Convert the part of the data that opens with the line containing "As witnessed in" and closes with the line containing "closest to (711,527)?" into a Markdown table with the columns Row and Data line, omitting blank lines.

----- ENTRIES -----

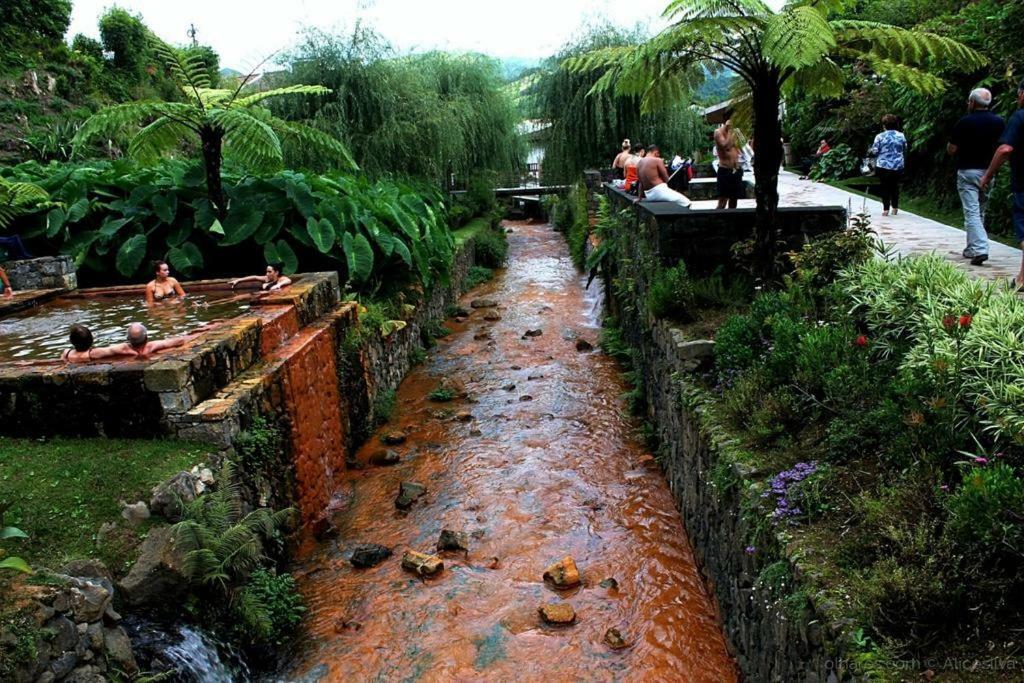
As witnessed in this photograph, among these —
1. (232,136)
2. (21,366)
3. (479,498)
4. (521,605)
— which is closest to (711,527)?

-----
----- ENTRIES -----

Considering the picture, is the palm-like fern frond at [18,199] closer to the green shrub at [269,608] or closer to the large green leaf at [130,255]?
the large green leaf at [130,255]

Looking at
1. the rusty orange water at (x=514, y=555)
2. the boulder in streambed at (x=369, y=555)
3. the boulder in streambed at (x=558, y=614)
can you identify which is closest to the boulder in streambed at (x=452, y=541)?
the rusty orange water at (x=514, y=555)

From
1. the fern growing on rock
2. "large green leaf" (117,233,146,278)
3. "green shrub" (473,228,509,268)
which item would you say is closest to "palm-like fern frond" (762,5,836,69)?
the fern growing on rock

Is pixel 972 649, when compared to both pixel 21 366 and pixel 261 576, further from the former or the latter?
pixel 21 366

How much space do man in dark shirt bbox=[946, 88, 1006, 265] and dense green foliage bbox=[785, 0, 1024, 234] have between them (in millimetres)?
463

-----

● **EXPECTED OUTPUT**:
| Row | Data line |
|---|---|
| 1 | As witnessed in this photograph, among these — |
| 2 | 1. (232,136) |
| 3 | 2. (21,366) |
| 4 | 3. (479,498) |
| 5 | 4. (521,605) |
| 6 | — which is closest to (711,527)? |